Griselda was still of a young age, and a virgin, but in her heart were genuine ardour and courage. She looked after her poor and elderly father with tenderness and affection. She watched the sheep in the pasture, and in the cottage was busy at the spinning-wheel. She did not stop working until she retired to bed.

When she came home from the fields she brought with her cabbages and other vegetables, which she cut up and cooked to make a modest meal. Her bed was hard. There were no feathers in her pillow. But she always cared for her father, and treated him with all the reverence and obedience he could possibly desire.

Walter, in the course of his many hunting expeditions, had often seen this maid. He had not looked upon her in lust. Far from it. He had gazed and gazed and sighed. He had contemplated her beauty.
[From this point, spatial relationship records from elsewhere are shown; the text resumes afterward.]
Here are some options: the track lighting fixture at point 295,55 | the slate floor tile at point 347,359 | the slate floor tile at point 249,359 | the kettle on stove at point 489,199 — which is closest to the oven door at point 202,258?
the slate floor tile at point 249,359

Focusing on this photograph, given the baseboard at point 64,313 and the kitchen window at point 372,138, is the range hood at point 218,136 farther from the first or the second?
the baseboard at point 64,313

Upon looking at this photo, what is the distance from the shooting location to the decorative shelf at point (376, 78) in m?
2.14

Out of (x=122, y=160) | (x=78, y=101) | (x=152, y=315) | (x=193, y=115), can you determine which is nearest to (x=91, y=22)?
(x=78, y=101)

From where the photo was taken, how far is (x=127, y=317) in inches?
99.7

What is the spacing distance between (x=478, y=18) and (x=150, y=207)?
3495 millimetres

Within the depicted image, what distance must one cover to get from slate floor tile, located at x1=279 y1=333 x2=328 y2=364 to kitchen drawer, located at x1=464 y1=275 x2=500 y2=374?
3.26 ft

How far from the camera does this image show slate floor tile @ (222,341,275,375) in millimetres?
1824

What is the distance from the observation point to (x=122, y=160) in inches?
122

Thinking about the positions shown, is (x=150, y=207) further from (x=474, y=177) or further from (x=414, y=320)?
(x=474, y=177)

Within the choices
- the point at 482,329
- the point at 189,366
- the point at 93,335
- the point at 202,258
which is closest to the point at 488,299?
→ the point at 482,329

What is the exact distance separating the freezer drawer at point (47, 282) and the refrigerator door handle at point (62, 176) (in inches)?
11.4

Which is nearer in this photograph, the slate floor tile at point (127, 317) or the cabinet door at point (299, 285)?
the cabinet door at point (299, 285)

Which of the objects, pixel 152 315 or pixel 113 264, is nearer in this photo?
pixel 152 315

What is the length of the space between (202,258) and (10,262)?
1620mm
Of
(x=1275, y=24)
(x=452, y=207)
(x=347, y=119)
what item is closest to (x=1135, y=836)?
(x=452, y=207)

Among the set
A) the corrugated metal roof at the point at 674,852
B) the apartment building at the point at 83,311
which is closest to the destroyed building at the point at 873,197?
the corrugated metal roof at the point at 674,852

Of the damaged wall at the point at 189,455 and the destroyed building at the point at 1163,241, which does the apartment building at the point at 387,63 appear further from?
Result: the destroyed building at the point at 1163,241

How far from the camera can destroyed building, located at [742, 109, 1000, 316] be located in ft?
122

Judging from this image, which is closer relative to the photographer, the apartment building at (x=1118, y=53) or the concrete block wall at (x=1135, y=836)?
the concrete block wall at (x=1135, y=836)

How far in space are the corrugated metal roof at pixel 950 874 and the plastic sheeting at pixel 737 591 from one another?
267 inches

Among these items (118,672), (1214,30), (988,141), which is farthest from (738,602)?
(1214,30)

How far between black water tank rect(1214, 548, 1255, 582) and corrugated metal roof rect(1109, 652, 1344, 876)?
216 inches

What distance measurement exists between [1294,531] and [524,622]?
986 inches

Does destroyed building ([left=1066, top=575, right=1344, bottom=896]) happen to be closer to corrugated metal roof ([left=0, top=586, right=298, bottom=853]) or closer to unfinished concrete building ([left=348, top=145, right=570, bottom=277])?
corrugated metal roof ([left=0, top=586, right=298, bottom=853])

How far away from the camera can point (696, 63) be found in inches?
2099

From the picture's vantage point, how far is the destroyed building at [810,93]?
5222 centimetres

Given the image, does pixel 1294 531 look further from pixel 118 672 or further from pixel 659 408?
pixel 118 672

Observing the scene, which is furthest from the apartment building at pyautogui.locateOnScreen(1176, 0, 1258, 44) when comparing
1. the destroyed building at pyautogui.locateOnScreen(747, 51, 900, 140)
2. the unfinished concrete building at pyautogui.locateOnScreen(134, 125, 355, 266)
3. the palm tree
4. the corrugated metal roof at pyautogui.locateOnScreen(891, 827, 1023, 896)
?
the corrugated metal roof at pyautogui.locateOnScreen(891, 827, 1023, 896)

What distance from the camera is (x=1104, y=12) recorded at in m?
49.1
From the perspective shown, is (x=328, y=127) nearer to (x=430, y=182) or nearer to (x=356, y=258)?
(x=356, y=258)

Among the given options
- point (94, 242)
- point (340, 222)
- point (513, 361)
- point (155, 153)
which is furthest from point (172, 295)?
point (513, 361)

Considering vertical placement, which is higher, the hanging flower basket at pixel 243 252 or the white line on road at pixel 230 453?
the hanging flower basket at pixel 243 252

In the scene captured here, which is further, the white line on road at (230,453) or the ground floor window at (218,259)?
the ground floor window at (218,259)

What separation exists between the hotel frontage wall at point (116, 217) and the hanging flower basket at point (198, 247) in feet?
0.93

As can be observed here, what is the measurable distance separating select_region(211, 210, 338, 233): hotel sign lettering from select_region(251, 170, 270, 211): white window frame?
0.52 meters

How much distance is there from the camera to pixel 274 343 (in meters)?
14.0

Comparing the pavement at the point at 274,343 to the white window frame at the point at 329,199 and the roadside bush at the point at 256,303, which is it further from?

He had recognized her to be the very image of a virtuous woman, passing all others of her age. He had seen feminine grace in her manner and appearance. It is true that many people have no insight into these things. But the marquis was an exception. He decided that he would marry Griselda and no other.

The day appointed for the wedding had come. But no one in the land knew who, if anyone, was to be the bride. Many of them wondered aloud. Others asked each other in private if the marquis had broken his promise. ‘Is he not going to be married after all?’ they complained. ‘Is he going to make a fool of himself? And of us, as well?’

Yet secretly the marquis had already ordered rings and brooches and other precious gems, set in gold and azure, for the sake of Griselda. He had also found a young woman of the same stature, and had measured her for the dresses of his new bride. Griselda was sure to have a full trousseau as well as every adornment for her wedding day.

It was nine o’clock on the morning of the wedding day. All the palace had been decorated.